== EXERCISE REQUIREMENTS ==
Starting with the line that contains "This snapshot has" and going on through the end of the entries, write out each line as one string in a JSON list, leaving out blank lines.

== TASK INPUTS ==
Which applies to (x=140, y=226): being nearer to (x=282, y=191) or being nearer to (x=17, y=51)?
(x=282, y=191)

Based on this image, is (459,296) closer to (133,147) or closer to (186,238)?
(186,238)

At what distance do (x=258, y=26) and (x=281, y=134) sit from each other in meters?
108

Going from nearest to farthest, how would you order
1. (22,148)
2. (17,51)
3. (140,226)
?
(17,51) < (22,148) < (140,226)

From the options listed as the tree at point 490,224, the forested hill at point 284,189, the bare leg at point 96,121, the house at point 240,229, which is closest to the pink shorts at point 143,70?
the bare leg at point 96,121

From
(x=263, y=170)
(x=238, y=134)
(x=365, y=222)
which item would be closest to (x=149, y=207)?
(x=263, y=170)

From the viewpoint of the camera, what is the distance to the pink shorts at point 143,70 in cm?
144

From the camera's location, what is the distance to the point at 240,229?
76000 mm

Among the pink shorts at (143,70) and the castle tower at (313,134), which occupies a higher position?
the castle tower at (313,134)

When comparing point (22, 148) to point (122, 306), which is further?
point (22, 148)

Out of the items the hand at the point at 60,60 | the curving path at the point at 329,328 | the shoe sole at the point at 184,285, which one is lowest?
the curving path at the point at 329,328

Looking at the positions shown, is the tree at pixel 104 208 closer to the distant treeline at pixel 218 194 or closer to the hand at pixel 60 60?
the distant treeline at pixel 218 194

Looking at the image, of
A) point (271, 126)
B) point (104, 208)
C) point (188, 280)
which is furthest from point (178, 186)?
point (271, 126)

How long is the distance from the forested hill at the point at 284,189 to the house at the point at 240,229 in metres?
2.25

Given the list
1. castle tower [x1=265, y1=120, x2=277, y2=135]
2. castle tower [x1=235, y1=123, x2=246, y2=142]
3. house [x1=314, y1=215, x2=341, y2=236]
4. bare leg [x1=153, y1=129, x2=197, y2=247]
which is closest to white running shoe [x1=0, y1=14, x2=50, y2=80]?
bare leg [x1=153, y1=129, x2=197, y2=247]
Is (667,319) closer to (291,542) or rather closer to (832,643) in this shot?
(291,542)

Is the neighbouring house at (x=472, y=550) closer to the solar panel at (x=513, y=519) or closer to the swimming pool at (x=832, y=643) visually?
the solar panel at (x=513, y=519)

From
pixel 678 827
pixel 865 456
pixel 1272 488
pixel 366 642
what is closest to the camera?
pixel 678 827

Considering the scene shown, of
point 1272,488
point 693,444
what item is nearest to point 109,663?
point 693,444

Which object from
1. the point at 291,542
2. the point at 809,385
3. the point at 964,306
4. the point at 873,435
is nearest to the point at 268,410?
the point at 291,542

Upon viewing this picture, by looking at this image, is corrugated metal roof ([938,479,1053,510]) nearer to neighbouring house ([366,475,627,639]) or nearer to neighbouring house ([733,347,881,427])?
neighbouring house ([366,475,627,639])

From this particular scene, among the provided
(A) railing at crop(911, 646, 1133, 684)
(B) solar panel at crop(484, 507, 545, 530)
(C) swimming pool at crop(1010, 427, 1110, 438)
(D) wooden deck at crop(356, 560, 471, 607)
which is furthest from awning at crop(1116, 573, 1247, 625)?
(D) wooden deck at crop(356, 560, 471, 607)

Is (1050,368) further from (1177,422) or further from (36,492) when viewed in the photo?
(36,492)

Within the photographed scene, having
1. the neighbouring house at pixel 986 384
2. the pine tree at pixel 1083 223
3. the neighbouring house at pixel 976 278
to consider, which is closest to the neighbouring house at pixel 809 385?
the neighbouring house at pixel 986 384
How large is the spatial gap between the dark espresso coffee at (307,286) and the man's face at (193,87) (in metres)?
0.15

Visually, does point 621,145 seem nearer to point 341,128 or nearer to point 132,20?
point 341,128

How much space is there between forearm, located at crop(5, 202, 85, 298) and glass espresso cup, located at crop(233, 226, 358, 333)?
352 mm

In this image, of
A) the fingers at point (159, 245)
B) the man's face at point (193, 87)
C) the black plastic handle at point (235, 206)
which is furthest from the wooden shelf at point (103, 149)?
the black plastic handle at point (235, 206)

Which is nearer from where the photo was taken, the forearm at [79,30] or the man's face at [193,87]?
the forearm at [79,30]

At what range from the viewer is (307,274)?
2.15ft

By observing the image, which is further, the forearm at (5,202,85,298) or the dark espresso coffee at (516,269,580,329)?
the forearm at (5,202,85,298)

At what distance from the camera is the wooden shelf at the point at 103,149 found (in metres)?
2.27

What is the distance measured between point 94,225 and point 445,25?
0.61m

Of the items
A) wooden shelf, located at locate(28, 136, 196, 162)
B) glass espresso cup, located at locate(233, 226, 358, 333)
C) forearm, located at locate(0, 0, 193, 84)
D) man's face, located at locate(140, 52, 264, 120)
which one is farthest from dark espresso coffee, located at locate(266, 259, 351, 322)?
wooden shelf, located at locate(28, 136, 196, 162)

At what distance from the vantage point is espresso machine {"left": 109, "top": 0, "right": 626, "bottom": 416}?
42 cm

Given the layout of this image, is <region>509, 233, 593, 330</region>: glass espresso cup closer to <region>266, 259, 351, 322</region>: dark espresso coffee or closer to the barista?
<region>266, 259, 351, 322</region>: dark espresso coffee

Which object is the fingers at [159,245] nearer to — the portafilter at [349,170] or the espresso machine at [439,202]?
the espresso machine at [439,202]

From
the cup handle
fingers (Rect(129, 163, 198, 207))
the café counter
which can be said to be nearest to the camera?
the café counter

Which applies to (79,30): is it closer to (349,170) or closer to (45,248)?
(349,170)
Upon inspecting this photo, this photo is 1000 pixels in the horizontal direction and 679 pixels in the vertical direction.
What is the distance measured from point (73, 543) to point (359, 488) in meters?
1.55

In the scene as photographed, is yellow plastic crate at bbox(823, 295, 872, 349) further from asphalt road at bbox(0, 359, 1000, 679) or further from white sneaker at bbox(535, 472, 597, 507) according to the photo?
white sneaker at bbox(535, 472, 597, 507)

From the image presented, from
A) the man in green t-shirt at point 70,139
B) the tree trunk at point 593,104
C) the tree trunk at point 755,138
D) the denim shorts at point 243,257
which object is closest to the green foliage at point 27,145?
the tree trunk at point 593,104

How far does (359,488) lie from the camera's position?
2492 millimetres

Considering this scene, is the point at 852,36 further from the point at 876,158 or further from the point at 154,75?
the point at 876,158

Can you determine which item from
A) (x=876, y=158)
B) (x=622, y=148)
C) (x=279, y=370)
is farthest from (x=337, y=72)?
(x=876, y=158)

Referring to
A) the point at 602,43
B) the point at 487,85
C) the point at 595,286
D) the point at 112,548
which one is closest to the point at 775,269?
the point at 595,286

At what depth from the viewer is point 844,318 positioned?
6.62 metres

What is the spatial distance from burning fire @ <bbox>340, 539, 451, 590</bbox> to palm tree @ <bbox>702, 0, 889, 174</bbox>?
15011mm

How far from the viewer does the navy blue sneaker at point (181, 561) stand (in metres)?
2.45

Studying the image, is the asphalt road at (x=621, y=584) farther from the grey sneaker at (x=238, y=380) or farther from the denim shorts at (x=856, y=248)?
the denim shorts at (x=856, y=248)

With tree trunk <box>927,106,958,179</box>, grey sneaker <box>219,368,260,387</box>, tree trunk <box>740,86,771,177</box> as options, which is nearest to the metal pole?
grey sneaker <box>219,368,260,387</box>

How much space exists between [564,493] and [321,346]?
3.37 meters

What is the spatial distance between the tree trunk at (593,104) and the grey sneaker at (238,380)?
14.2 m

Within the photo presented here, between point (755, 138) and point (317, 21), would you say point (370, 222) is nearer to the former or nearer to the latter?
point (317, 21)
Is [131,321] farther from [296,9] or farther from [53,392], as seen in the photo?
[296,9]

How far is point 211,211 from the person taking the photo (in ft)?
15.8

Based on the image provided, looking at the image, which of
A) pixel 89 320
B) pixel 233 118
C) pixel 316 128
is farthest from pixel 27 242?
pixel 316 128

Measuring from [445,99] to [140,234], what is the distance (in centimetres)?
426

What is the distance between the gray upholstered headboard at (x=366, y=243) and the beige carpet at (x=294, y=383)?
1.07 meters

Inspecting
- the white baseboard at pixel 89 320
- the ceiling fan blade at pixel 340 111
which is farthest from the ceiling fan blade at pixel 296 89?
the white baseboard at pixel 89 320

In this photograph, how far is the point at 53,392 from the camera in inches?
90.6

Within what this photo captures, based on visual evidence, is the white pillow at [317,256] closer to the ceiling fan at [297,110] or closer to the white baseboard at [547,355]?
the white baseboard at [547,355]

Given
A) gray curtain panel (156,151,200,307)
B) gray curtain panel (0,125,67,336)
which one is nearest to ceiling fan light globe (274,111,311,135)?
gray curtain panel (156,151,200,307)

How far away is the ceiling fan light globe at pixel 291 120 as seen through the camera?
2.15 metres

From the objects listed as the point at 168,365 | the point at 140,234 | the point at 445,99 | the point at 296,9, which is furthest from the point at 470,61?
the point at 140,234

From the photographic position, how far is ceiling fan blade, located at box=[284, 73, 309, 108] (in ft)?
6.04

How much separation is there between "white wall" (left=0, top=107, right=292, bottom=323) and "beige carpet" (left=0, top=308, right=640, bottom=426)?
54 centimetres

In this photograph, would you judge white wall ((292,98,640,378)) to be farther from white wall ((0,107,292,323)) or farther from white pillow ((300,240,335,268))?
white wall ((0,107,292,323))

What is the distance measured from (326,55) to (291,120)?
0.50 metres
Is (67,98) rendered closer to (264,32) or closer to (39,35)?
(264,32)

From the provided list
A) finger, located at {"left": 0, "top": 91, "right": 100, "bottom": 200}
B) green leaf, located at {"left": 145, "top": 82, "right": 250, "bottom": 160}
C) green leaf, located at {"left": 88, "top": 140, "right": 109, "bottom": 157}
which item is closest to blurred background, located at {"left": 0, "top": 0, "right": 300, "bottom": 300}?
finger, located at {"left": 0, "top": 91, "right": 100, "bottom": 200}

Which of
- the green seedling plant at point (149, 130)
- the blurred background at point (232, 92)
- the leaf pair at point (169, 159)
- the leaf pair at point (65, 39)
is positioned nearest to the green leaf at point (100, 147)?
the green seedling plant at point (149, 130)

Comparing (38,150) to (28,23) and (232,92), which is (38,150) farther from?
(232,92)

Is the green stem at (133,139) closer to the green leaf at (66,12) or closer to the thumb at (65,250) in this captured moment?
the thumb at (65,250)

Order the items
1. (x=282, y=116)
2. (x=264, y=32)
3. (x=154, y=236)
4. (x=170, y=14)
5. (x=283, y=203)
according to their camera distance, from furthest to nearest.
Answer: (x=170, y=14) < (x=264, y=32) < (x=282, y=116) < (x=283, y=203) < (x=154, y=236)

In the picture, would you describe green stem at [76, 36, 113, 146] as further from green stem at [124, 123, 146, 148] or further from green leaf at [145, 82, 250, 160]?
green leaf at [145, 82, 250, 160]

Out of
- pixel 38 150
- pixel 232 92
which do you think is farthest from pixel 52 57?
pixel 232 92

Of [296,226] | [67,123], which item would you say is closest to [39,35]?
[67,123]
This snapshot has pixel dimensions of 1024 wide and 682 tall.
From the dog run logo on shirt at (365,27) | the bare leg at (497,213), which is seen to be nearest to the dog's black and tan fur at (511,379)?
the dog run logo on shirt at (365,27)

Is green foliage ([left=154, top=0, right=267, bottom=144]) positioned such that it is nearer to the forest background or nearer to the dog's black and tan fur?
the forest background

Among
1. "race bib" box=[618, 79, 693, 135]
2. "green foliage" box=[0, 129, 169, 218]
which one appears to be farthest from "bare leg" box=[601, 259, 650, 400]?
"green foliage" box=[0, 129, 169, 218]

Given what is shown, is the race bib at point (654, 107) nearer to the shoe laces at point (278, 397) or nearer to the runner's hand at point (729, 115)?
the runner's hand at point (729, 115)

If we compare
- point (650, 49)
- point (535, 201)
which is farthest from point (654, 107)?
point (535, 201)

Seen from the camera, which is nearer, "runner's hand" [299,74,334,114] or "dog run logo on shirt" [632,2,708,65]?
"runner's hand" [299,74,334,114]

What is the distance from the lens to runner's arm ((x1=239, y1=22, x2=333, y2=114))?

== EXERCISE RESPONSE ==
[
  "This snapshot has pixel dimensions of 1024 wide and 682 tall.",
  "From the dog run logo on shirt at (365,27) | the bare leg at (497,213), which is seen to be nearest to the dog's black and tan fur at (511,379)?",
  "the dog run logo on shirt at (365,27)",
  "Is green foliage ([left=154, top=0, right=267, bottom=144]) positioned such that it is nearer to the forest background or nearer to the dog's black and tan fur?",
  "the forest background",
  "Among",
  "1. \"race bib\" box=[618, 79, 693, 135]",
  "2. \"green foliage\" box=[0, 129, 169, 218]",
  "which one appears to be farthest from \"bare leg\" box=[601, 259, 650, 400]?",
  "\"green foliage\" box=[0, 129, 169, 218]",
  "Given what is shown, is the race bib at point (654, 107) nearer to the shoe laces at point (278, 397) or nearer to the runner's hand at point (729, 115)?",
  "the runner's hand at point (729, 115)",
  "If we compare",
  "- point (650, 49)",
  "- point (535, 201)",
  "which is farthest from point (654, 107)?",
  "point (535, 201)",
  "Seen from the camera, which is nearer, \"runner's hand\" [299,74,334,114] or \"dog run logo on shirt\" [632,2,708,65]?",
  "\"runner's hand\" [299,74,334,114]",
  "What is the distance from the lens to runner's arm ((x1=239, y1=22, x2=333, y2=114))?"
]